Un tel comportement favorise une sursouscription et permet aux responsables de l’entreprise de procéder à un rationnement lors de l’attribution définitive des actions en faveur des « petits » investisseurs. Ce rationnement peut être souhaité pour éviter

qu’un investisseur détienne un bloc de contrôle après l’introduction et soit en mesure de contrôler les responsables de l’entreprise. La sous évaluation permet donc à ces derniers de mieux protéger leurs intérêts après l’opération, sans subir de perte de richesse considérable puisque le coût de la sous évaluation est principalement supporté par les actionnaires minoritaires qui cèdent leurs actions lors de l’opération.

Contrairement au modèle de Brennan et Franks (1997), qui considère la sous évaluation comme moyen pour contrôler l’attribution des titres et éviter le contrôle de l’entreprise par des investisseurs externes, le modèle de Stoughton et Zechner (1998) utilise la sous évaluation comme incitation permettant de renforcer la surveillance de l’entreprise par de nouveaux actionnaires. Selon ces auteurs, un meilleur contrôle évite le gaspillage des ressources et assure la meilleure cotation à l’entreprise.

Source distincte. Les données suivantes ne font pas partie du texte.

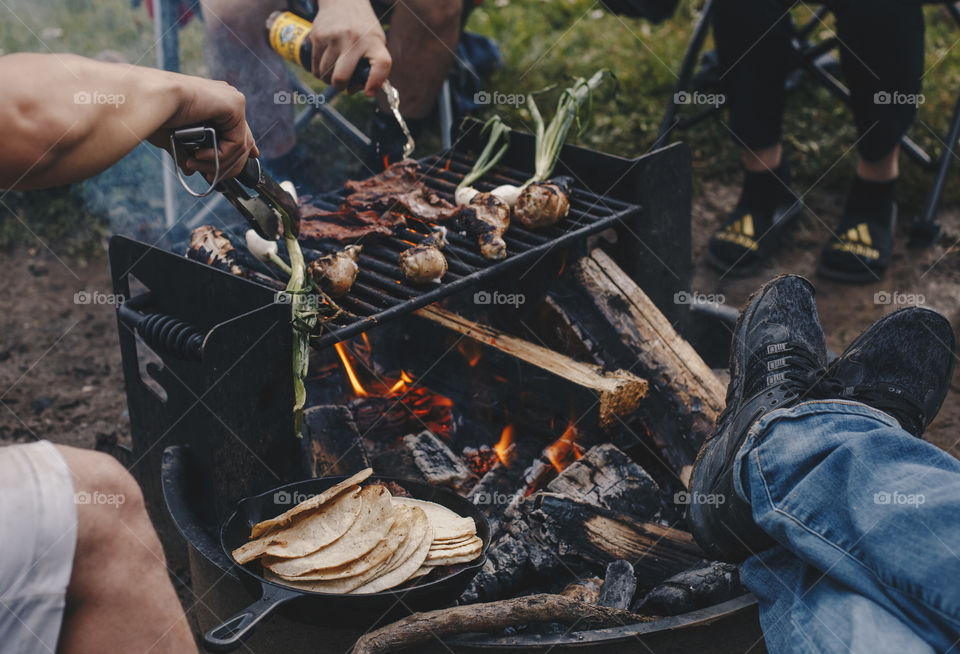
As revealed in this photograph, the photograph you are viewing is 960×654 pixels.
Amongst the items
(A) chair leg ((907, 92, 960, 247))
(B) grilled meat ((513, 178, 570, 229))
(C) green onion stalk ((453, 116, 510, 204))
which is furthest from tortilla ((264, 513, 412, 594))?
(A) chair leg ((907, 92, 960, 247))

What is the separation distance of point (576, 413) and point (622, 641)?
3.47ft

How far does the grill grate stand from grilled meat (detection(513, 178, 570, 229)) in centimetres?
4

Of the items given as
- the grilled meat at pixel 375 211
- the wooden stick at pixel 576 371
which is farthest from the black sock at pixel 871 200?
the grilled meat at pixel 375 211

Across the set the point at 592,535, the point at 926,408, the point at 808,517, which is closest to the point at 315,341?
the point at 592,535

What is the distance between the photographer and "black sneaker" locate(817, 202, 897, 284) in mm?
4539

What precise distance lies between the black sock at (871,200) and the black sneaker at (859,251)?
0.01 m

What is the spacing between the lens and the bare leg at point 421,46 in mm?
4070

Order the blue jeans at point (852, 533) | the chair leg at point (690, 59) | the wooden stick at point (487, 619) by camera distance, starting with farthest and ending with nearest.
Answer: the chair leg at point (690, 59) → the wooden stick at point (487, 619) → the blue jeans at point (852, 533)

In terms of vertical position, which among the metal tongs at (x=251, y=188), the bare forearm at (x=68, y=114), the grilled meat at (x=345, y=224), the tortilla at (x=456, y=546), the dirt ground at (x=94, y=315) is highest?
the bare forearm at (x=68, y=114)

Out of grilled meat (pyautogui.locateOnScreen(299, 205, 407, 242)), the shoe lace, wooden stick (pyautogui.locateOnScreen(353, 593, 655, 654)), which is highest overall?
grilled meat (pyautogui.locateOnScreen(299, 205, 407, 242))

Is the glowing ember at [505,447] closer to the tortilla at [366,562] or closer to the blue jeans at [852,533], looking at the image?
the tortilla at [366,562]

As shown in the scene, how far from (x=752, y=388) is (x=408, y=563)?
1153mm

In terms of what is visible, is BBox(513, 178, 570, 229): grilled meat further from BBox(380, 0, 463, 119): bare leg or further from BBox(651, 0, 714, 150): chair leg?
BBox(651, 0, 714, 150): chair leg

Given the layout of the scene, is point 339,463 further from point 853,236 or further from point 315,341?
point 853,236
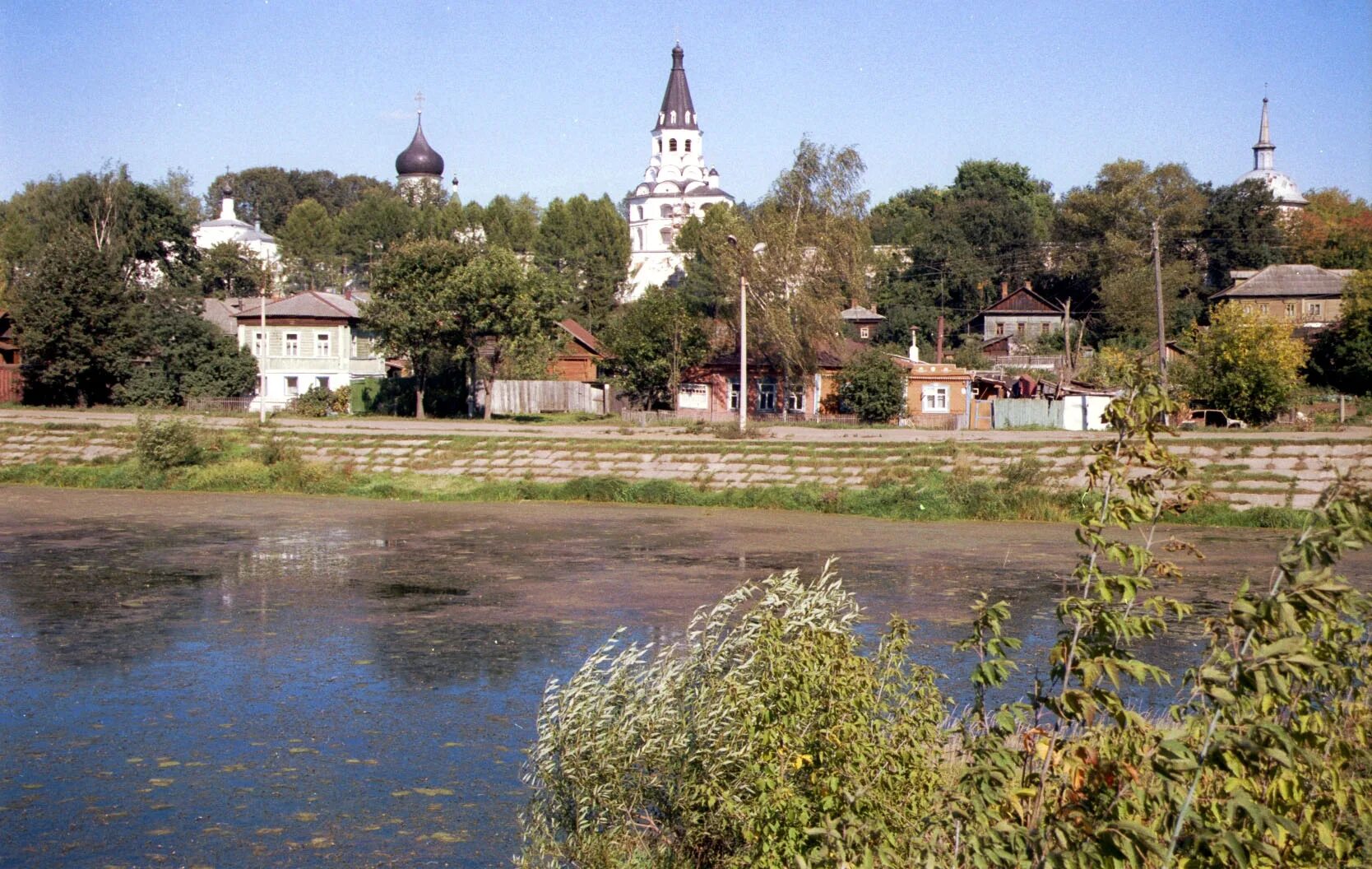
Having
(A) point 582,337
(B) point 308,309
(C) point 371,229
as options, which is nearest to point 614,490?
(B) point 308,309

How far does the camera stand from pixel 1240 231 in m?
78.2

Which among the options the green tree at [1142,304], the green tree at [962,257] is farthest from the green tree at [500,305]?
the green tree at [1142,304]

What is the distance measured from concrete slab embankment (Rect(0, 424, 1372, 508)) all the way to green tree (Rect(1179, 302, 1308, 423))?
971 centimetres

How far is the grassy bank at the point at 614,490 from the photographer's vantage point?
2567 centimetres

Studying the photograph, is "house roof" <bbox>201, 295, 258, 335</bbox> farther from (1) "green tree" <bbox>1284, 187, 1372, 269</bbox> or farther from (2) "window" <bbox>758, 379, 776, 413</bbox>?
(1) "green tree" <bbox>1284, 187, 1372, 269</bbox>

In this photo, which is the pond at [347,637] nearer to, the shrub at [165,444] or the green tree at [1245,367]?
the shrub at [165,444]

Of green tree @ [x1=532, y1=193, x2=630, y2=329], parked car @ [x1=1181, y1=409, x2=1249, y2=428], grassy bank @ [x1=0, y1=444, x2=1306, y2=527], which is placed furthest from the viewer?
green tree @ [x1=532, y1=193, x2=630, y2=329]

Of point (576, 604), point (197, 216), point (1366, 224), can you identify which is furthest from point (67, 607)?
point (197, 216)

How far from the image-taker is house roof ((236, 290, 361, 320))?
57.9 m

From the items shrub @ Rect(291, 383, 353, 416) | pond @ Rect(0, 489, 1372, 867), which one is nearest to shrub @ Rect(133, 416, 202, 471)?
pond @ Rect(0, 489, 1372, 867)

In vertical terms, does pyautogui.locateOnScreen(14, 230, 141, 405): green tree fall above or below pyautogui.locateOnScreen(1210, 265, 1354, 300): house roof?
below

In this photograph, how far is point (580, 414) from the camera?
173ft

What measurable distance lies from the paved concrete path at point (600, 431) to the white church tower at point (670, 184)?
48.6 meters

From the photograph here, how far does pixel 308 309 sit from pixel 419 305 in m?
10.0
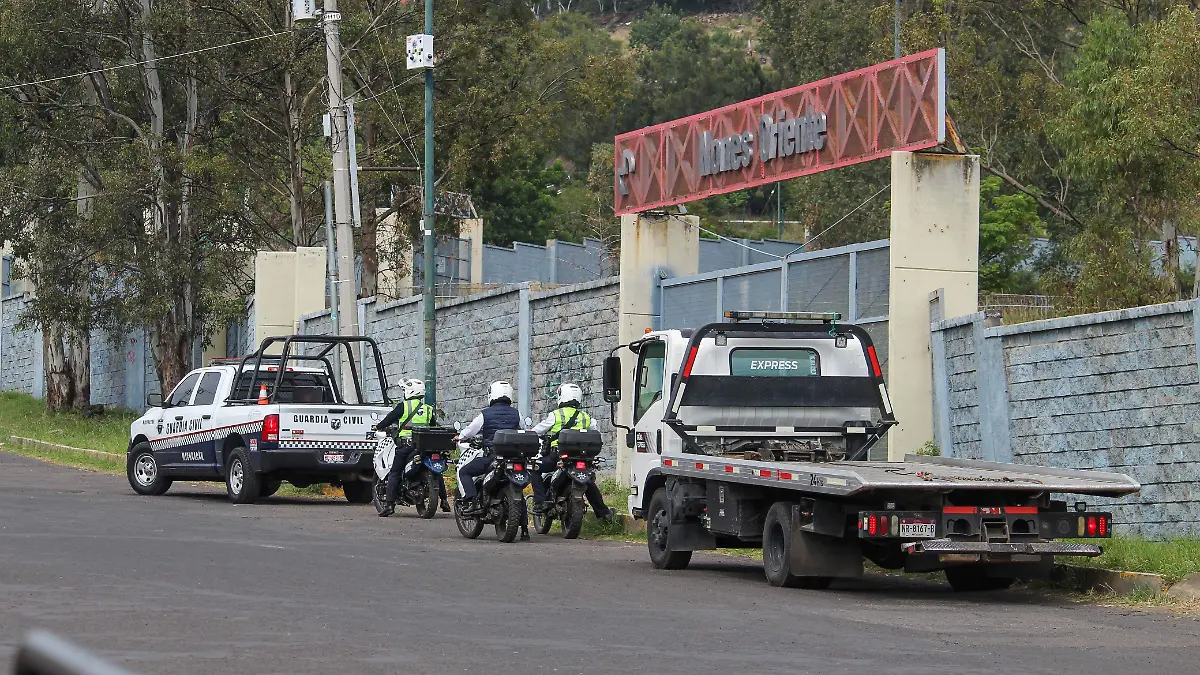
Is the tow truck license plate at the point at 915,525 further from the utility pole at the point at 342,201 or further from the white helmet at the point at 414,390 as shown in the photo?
the utility pole at the point at 342,201

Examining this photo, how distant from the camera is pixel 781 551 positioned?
13555 millimetres

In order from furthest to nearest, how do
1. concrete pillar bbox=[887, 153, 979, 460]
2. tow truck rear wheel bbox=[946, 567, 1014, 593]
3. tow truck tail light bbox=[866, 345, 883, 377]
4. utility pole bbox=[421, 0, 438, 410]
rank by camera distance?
utility pole bbox=[421, 0, 438, 410], concrete pillar bbox=[887, 153, 979, 460], tow truck tail light bbox=[866, 345, 883, 377], tow truck rear wheel bbox=[946, 567, 1014, 593]

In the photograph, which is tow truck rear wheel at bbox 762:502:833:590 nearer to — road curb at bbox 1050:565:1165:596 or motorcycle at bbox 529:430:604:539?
road curb at bbox 1050:565:1165:596

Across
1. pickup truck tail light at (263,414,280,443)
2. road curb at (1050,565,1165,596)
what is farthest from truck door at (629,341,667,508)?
pickup truck tail light at (263,414,280,443)

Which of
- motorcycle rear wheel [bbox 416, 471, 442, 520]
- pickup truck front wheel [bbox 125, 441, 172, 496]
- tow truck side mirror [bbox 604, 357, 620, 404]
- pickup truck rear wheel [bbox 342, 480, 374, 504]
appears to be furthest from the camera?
pickup truck front wheel [bbox 125, 441, 172, 496]

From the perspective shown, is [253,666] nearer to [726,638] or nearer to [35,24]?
[726,638]

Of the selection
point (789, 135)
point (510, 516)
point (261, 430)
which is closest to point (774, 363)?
point (510, 516)

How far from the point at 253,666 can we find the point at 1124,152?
26983 mm

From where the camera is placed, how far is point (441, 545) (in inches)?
669

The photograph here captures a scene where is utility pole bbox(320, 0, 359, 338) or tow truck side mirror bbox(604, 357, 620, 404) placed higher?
utility pole bbox(320, 0, 359, 338)

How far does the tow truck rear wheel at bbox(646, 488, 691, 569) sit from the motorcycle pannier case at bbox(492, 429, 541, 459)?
203 centimetres

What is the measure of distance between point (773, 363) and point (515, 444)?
2792 millimetres

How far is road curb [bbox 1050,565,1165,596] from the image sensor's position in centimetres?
1264

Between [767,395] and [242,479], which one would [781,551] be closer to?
[767,395]
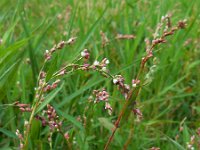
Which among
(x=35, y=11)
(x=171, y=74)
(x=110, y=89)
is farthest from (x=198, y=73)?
(x=35, y=11)

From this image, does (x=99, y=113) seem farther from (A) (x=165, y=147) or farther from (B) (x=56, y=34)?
(B) (x=56, y=34)

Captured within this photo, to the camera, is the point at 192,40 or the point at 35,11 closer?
the point at 192,40

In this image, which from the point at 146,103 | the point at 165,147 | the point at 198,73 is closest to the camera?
the point at 165,147

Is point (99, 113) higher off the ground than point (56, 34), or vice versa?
point (56, 34)

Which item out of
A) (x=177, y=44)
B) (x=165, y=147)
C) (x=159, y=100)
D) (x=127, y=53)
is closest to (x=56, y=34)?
(x=127, y=53)

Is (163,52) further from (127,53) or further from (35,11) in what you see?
(35,11)

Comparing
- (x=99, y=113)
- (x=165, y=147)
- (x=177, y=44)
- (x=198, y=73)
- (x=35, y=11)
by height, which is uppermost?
(x=35, y=11)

1.2.3.3 Hypothèse comportementale

A la fin des années 1990, les sous évaluations initiales ont fortement augmenté sur la plupart des marchés financiers. Plusieurs chercheurs se sont interrogés sur la portée du pouvoir informationnel des explications avancées dans la littérature. Selon ces derniers, les asymétries d’informations, les contextes institutionnels et la volonté de contrôler les entreprises ne sont pas des explications suffisamment fortes pour prédire les niveaux élevés des sous évaluations. Ils avancent des hypothèses comportementales et attribuent ces niveaux de sous évaluations à l’irrationalité de certains investisseurs27. Welch (1992) montrent qu’une info-cascade28 peut se produire dans un contexte d’introduction en bourse si les parties prenantes dans l’opération prennent leur décision d’investissement d’une façon séquentielle. En se basant sur la demande formulée par d’autres investisseurs, elles peuvent changer leur décision d’investissement tout en ignorant l’information privée qu’elles possèdent. Les initiateurs de la cascade peuvent demander davantage de sous évaluation lors de l’ouverture du capital.

27 Ce courant de littérature est encore naissant. Pour une revue de la littérature voir Baker, Ruback et

Wurgler (2006) dans « the handbook of finance : Empirical Corporate Finance » B. Espen Eckbo. Editions.

28 Rappelons qu’une info-cascade survient lorsque des décideurs en série commencent, en toute rationalité,

à se copier sans égard à leur propre information, donc en retenant celle-ci hors du marché. Leur mimétisme, devenu info-cascade, propulse souvent le marché vers une surévaluation des titres.

Ljungqvist, Nanda et Singh (2004) étudient l’impact du « sentiment des investisseurs » sur le comportement des titres introduits en bourse. Ces auteurs constatent que les investisseurs ont été fortement optimistes dans leur prédiction des opportunités de croissance futures des récentes introductions en bourse. Ils prédisent dans leur modèle que les entreprises qui s’introduisent en bourse dans des périodes de fortes activités présentent des sous performances à long terme par rapport au premier cours côté et par rapport au prix d’offre. Cook et al. (2003) valident leur modèle sur le marché américain, Dorn (2002) le valide sur le marché allemand. Les auteurs montrent que les entreprises introduites en bourse pendant des périodes de fortes activités s’échangent à des cours plus élevées que d’autres entreprises introduites à d’autres périodes.